An executive will be determined “permanently disabled” for purposes of the employment agreements upon the earlier of (i) the end of a six (6) consecutive month period during which such executive was unable to perform substantially all of his or her duties due to physical or mental injury, impairment or disease, or (ii) the date that a reputable physician selected by our Board (without reasonable objection by the executive) determines in writing that such executive will be unable to perform substantially all of his or her duties for a period of at least six (6) consecutive months due to physical or mental injury, impairment or disease. Receipt of the severance payments above will be subject to the execution and non-revocation by the executive of a general release of claims on terms determined by us.

If Mr. Rooke, Mr. DiBiagio or Ms. How is terminated for “just cause”, then all payments of compensation to the terminated executive immediately terminate and all perquisites and benefits will immediately cease except as required by statute.

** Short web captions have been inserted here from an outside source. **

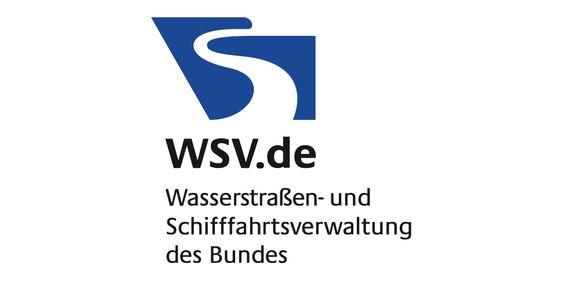 WSV Partnerlogo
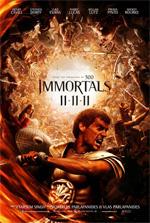 Poster Immortals 3D  n. 1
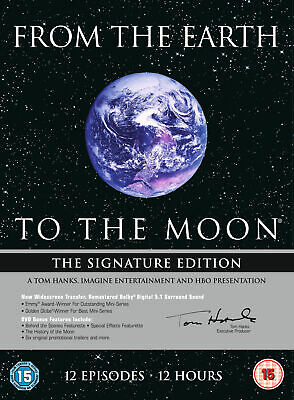 From the Earth to the Moon (Tom Hanks HBO Signature Edition) [2006] (DVD)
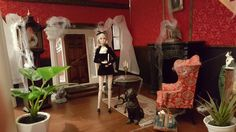 the entrance hall, drawing room of Collinwood Drawing Room, Fashion Dolls, Poppies, Action Figures, Scale, Creative, Home Decor, Dollhouses, Dioramas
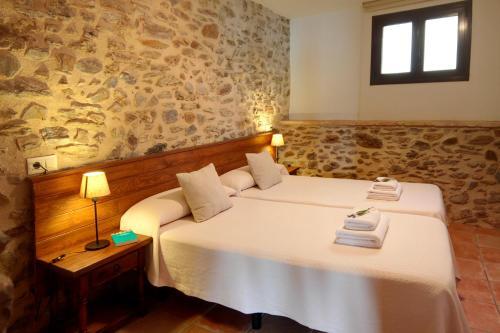 Accommodation in Espolla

For purposes of the employment agreements, “just cause” means:

 

    the executive’s admission, or conviction, of any act of fraud, embezzlement or theft against us;

 

    the executive’s plea of guilty or of no contest with respect to, admission of, or conviction for, a felony or any crime involving moral turpitude, fraud, embezzlement, theft or misappropriation;

 

    the executive’s violation of the restrictive covenants regarding competition, non-disclosure and intellectual property set forth in the employment agreement, and failure by the executive to cure such violation within ten (10) days’ notice by us;

 

    the executive’s misappropriation of Company funds or a corporate opportunity;

 

    the executive’s negligence, willful or reckless conduct that has brought or is reasonably likely to bring us into public disgrace or disrepute or which has had or is reasonably likely to have a materially adverse effect on our business;

 

    any violation by the executive of any statutory or common law duty of loyalty to us, and failure by the executive to cure such violation within ten (10) days’ notice by us;

 

    alcohol or substance abuse by the executive that interferes with the performance of his or her essential duties, and failure by the executive to cure such violation within ten (10) days’ notice by us; or

 

    any other material breach of the employment agreement, and failure by the executive to cure such violation within ten (10) days’ notice by us.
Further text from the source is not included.